## WORK REQUEST A
According to the excerpt on cortical antioxidant activity, which melatonin dose did Araújo et al. (2023) associate with a profile more compatible with an antioxidant effect?
## WORK REQUEST B
For each statement, say whether it agrees with the excerpt on cortical antioxidant activity, and quote the deciding words: (i) Catalase activity in the malnourished sedentary vehicle group was lower than in the well-nourished sedentary vehicle group. (ii) The authors state that their data establish causality. (iii) Among the malnourished groups, the group given both exercise and melatonin showed the highest catalase activity.

(PAGE EXTRACT Opens)

Superoxide dismutase (SOD) activity was reduced in the cerebral cortex of the malnourished sedentary vehicle group compared to the well-nourished group (Figure 11A). In malnourished rats, physical exercise increased SOD activity than in the corresponding sedentary group. Additionally, both sedentary and exercised malnourished groups treated with melatonin showed greater SOD activity than their respective vehicle-treated groups. In the well-nourished groups, melatonin administration in the exercised group also increased SOD activity compared to the other well-nourished groups (Figure 11A).

Catalase activity was also reduced in the cerebral cortex of the malnourished sedentary vehicle group relative to the wellnourished sedentary vehicle group (Figure 11B). In malnourished rats, exercise and/or melatonin treatment led to greater catalase activity than in the malnourished sedentary vehicle group. However, the malnourished group that received both exercise and melatonin exhibited the highest catalase activity compared to the malnourished groups subjected exclusively to exercise or MLT treatment (Figure 11B).

A summary of all statistical differences is shown in Table 2.

Pharmacological evidence from our laboratory supports the plausibility that the cortical oxidative environment can modulate CSD dynamics in a dose-dependent manner. Araújo et al. (2023) observed divergent effects of melatonin depending on the dose: 10 mg/kg was associated with a profile more compatible with an antioxidant effect, slowing CSD and improving behavioral performance, whereas a higher dose showed the opposite effect on CSD propagation. Similarly, Mendes-da-Silva et al. (2014) demonstrated that ascorbic acid can exert antioxidant or pro-oxidant actions depending on the dose, with divergent effects on oxidative stress and CSD. In the present study, the melatonin dose selected for its antioxidant profile was associated with behavioral improvement and increased cortical resistance to CSD, reinforcing the notion that strengthening endogenous antioxidant capacity helps reduce deleterious effects associated with a pro- oxidant context, such as malnutrition. However, because this is a comparative design, our data do not establish causality. Future studies should employ specific mechanistic manipulations (e.g., pro-oxidant challenges in well-nourished animals, blocking antioxidant pathways in the exercise group, and independent modulation of cortical excitability) to test whether changes in redox state and/or CSD are necessary and sufficient for behavioral changes.

(PAGE EXTRACT Closes)
(INFORMATION GIVEN Opens)

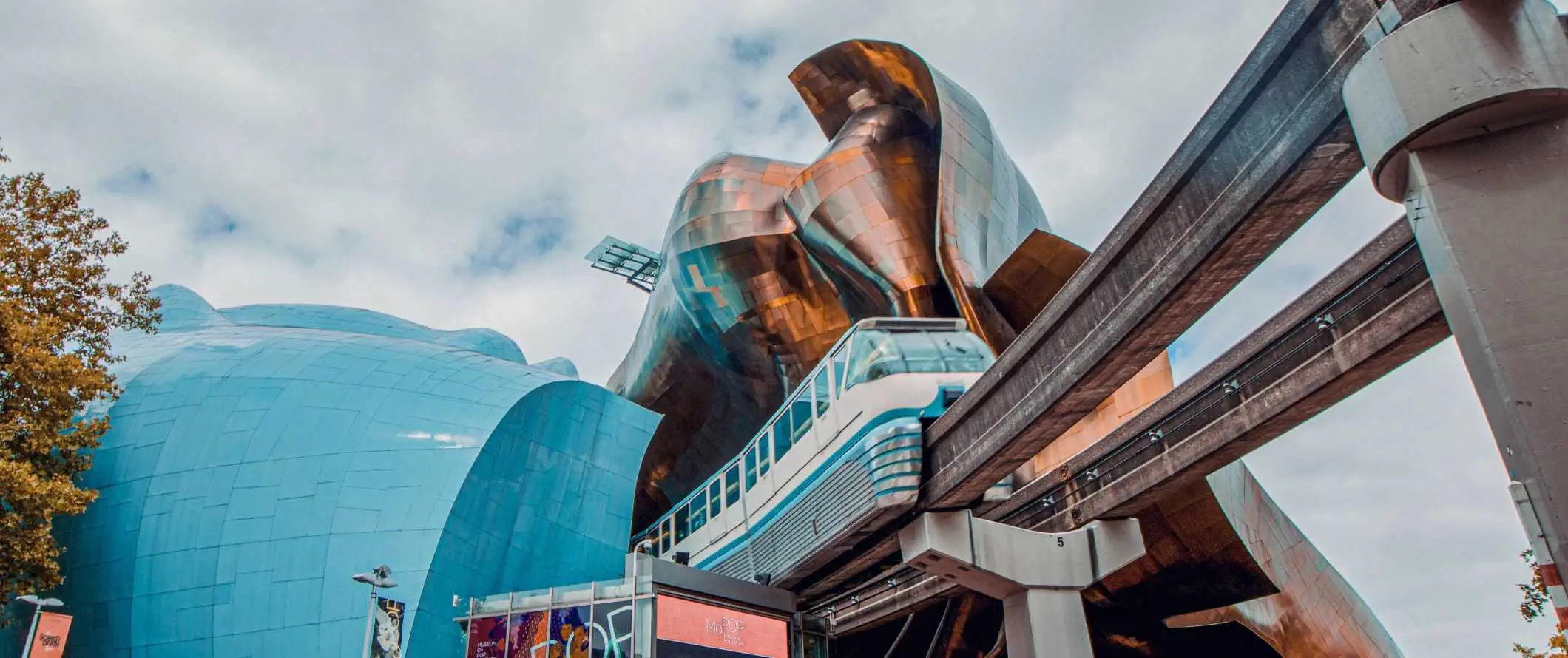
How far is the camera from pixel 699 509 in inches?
1069

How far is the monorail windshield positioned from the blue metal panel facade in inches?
268

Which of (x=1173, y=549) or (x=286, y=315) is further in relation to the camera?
(x=286, y=315)

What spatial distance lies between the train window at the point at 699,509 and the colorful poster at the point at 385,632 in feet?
30.7

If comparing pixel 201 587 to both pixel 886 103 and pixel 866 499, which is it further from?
pixel 886 103

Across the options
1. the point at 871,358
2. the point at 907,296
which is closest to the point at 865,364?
the point at 871,358

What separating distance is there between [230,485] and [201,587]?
8.07 ft

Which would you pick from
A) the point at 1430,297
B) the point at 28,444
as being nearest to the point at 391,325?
the point at 28,444

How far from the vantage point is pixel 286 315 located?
3859 centimetres

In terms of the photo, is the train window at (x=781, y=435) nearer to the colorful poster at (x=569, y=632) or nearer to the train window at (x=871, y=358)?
the train window at (x=871, y=358)

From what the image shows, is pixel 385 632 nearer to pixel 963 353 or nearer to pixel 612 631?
pixel 612 631

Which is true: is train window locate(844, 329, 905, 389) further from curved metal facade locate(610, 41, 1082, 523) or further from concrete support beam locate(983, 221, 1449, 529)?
curved metal facade locate(610, 41, 1082, 523)

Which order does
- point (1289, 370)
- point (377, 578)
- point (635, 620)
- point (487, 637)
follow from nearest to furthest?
point (1289, 370) < point (635, 620) < point (377, 578) < point (487, 637)

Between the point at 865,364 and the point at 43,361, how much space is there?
15.2 meters

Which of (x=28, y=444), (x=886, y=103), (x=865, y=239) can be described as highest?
(x=886, y=103)
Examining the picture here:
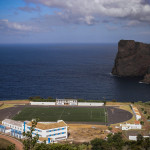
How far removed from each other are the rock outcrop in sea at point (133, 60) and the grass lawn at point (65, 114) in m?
68.1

(INFORMATION GIVEN Closes)

## WRITTEN SOLUTION A
10 mg/kg

## WRITTEN SOLUTION B
(i) Yes: "Catalase activity was also reduced in the cerebral cortex of the malnourished sedentary vehicle group relative to the wellnourished sedentary vehicle group"
(ii) No: "because this is a comparative design, our data do not establish causality"
(iii) Yes: "the malnourished group that received both exercise and melatonin exhibited the highest catalase activity compared to the malnourished groups subjected exclusively to exercise or MLT treatment"